The Chinese government has implemented iPhone bans in certain workplaces, and the introduction of a new phone by Huawei Technologies Co. has intensified competition. Prior to Apple’s report, the S&P 500 index recorded a gain of nearly 2%, marking its strongest session since April. Investor attention is now likely to shift towards the upcoming US jobs report, which is expected to reveal a slowdown in monthly payroll growth from 336,000 to 180,000.
Fed maintained benchmark interest rate
The Federal Reserve has indicated that the recent increase in long-term Treasury yields has diminished the need for further interest rate hikes. However, Chair Jerome Powell has not ruled out the possibility of another rate hike to address inflation concerns. While Powell mentioned the potential for policymakers to raise rates at their next meeting, he also acknowledged that they may have completed their tightening efforts.

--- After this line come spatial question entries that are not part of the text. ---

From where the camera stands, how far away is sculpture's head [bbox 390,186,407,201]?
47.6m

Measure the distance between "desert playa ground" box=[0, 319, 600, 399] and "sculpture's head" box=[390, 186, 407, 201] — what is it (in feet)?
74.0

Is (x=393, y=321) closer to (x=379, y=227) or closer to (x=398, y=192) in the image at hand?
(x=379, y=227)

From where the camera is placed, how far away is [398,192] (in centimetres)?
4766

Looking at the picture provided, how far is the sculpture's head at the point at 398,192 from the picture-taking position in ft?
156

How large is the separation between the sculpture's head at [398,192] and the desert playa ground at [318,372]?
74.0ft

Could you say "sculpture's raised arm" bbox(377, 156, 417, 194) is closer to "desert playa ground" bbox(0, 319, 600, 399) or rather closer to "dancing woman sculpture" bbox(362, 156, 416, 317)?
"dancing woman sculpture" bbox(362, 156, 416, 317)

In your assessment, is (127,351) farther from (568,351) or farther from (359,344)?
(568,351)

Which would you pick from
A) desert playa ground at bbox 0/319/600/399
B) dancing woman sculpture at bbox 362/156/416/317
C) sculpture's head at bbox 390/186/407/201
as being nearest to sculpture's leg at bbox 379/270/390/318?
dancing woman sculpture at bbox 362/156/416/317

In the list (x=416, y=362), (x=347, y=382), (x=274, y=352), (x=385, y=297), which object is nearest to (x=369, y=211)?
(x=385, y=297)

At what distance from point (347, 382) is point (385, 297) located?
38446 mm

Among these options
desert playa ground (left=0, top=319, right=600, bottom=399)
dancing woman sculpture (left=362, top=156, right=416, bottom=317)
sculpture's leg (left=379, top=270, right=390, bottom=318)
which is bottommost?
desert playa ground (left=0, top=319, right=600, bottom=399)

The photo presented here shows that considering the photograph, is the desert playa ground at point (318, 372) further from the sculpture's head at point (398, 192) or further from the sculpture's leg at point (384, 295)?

He stated that he was not yet confident in determining whether the current monetary policy is sufficiently restrictive to bring inflation back to the Fed’s target of 2%. The central bank decided to maintain the target range for its benchmark interest rate at 5.25% to 5.5% for the second consecutive meeting. As a result, the S&P 500 index increased as Treasury yields in the US declined.
Singapore Savings Bonds (SSB)’s rate increased to 3.4%
The interest rate for SSB changes every month with each issue, and this month the interest rate continue to go up slightly to 3.4%. If you invest $1,000 in this issue of Singapore Savings Bonds and hold it for the full 10 years, you’ll get $340 in interest. That’s not a bad return for a risk-free investment.